For a variety of reasons, the above is not strictly possible. 
(At least not right now.)
However, I do have its functional equivalent working, albeit crudely.

This "modular" simplification allows you to:

* skip collecting newborn edges by child id.
* doing big pointless transfers of big arrays

For overlapping generations, the buffer needs to:

* Be fed the maximum time of nodes live during the last simplification.
* Take this time and go over the edge table, inserting all edges for which `time[parent]` is <= `max_time`.
* Record the last edge index from the last step.
* Left-rotate the columns at this index and truncate the edge table.

These steps must be done at the START of a recording epoch so that your final simplification at the end of a sim doesn't steal edges from the edge table.

## TODO list for PRs

* Extract final simplification steps to new static function. **NOT NECESSARY ANY LONGER--FINALISE CAN HANDLE ALL OF THIS.**
* Implement modular simpifier
  * Tests: we should get same outputs as the regular method.
* Implement `tsk_edge_buffer_t`
  * This would get people to use it.
  * The down side is that most folks will stop there, possibly halting innovations.
  * I think it is important to not just implement this w/o a public "modular simplifier".
    * There may be other clever uses of fine-grained control over simplification steps.
* Document and/or example program.

### Exercises to complete
1 > In the passage on the edge buffer, rewrite everything from "These steps must" down to "over simplification steps.", renaming "edge table" to "edge list".
2 > According to the passage on the edge buffer, at what point in a recording epoch must the buffer steps for overlapping generations be done?

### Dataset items
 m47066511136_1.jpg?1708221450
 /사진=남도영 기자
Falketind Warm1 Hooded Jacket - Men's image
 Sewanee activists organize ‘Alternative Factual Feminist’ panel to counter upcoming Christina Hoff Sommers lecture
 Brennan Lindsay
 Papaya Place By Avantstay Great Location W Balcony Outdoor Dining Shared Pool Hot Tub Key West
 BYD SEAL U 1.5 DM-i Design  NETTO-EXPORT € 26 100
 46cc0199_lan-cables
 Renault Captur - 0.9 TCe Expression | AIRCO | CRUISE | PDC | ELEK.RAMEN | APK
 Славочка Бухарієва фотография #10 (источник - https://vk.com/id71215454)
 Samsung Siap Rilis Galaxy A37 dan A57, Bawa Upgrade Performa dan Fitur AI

...

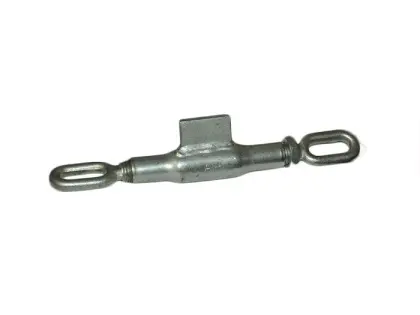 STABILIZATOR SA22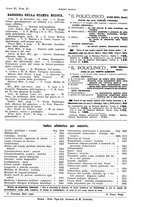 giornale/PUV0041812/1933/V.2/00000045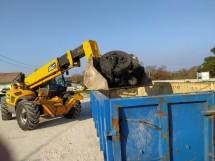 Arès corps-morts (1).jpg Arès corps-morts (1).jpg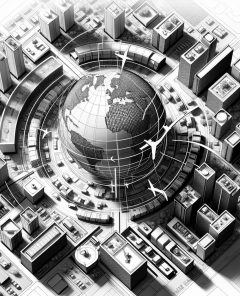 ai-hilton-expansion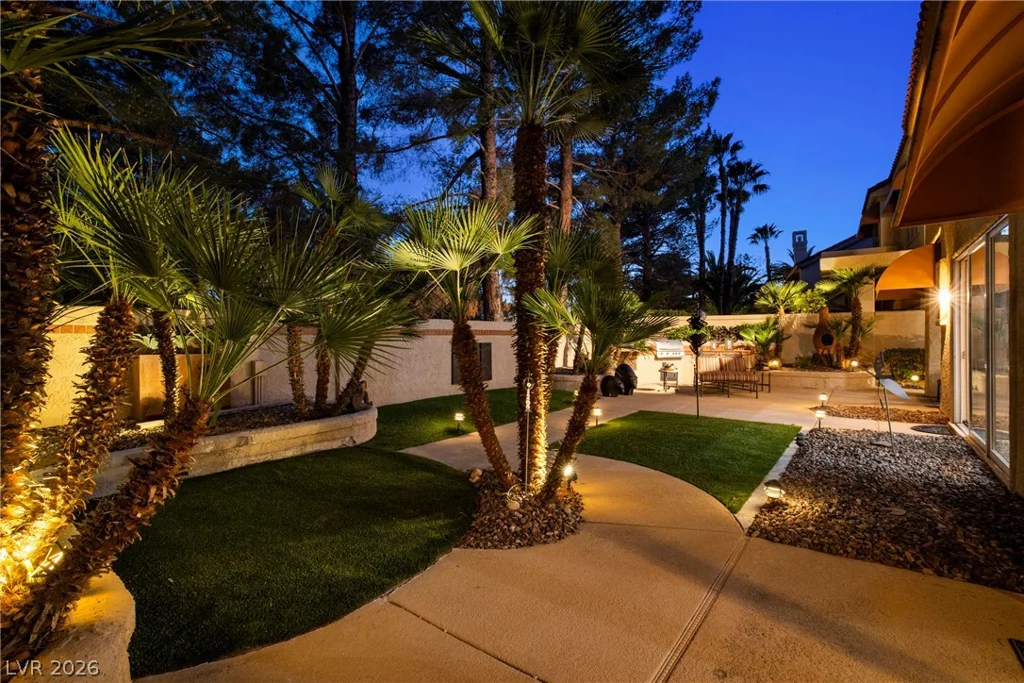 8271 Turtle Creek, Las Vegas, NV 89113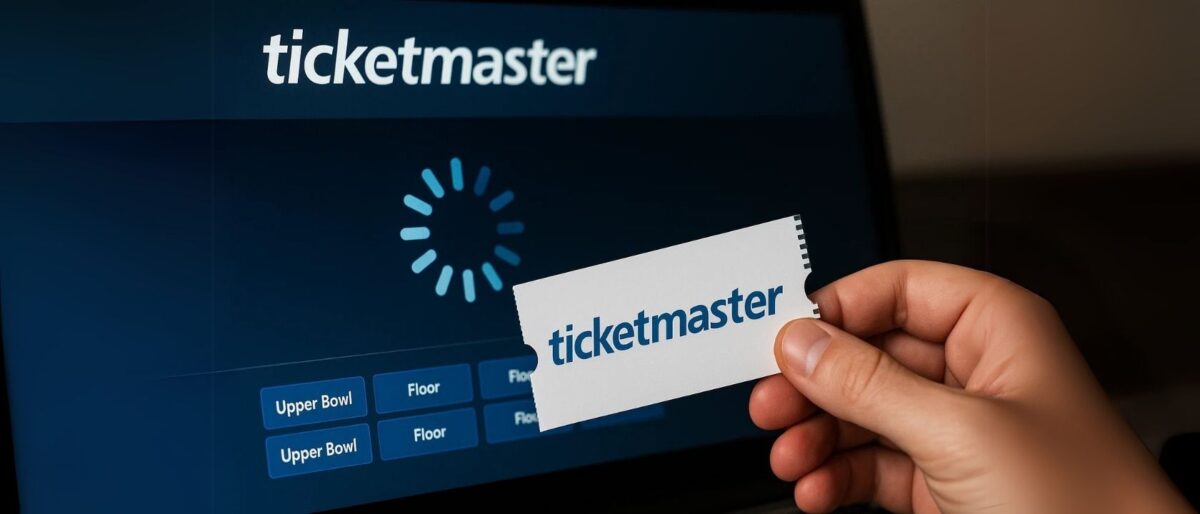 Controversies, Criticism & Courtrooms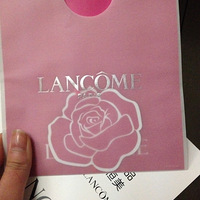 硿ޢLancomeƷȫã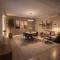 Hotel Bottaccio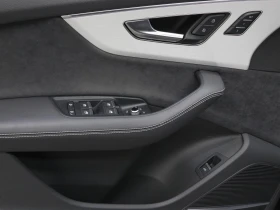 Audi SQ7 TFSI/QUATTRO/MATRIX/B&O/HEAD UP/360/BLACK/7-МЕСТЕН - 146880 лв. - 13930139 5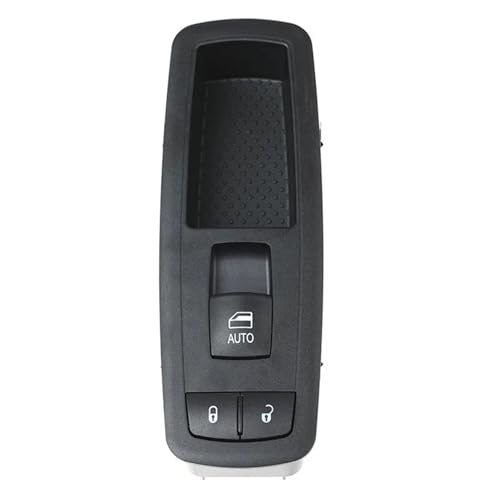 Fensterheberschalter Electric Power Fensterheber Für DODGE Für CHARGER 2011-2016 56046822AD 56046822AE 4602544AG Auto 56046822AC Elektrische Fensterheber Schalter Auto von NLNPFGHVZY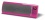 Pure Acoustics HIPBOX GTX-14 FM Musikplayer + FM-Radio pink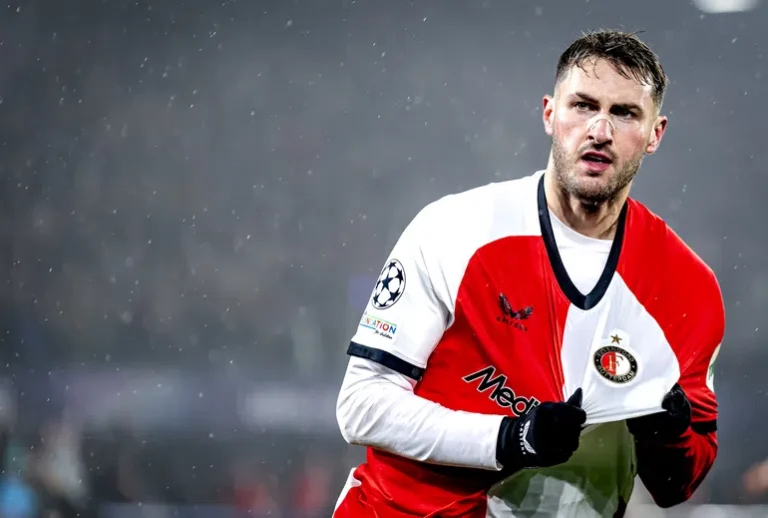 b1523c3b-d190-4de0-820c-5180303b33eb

### Solutions to the exercise
1 >
These steps must be done at the START of a recording epoch so that your final simplification at the end of a sim doesn't steal edges from the edge list.

## TODO list for PRs

* Extract final simplification steps to new static function. **NOT NECESSARY ANY LONGER--FINALISE CAN HANDLE ALL OF THIS.**
* Implement modular simpifier
  * Tests: we should get same outputs as the regular method.
* Implement `tsk_edge_buffer_t`
  * This would get people to use it.
  * The down side is that most folks will stop there, possibly halting innovations.
  * I think it is important to not just implement this w/o a public "modular simplifier".
    * There may be other clever uses of fine-grained control over simplification steps.

2 > At the start of a recording epoch.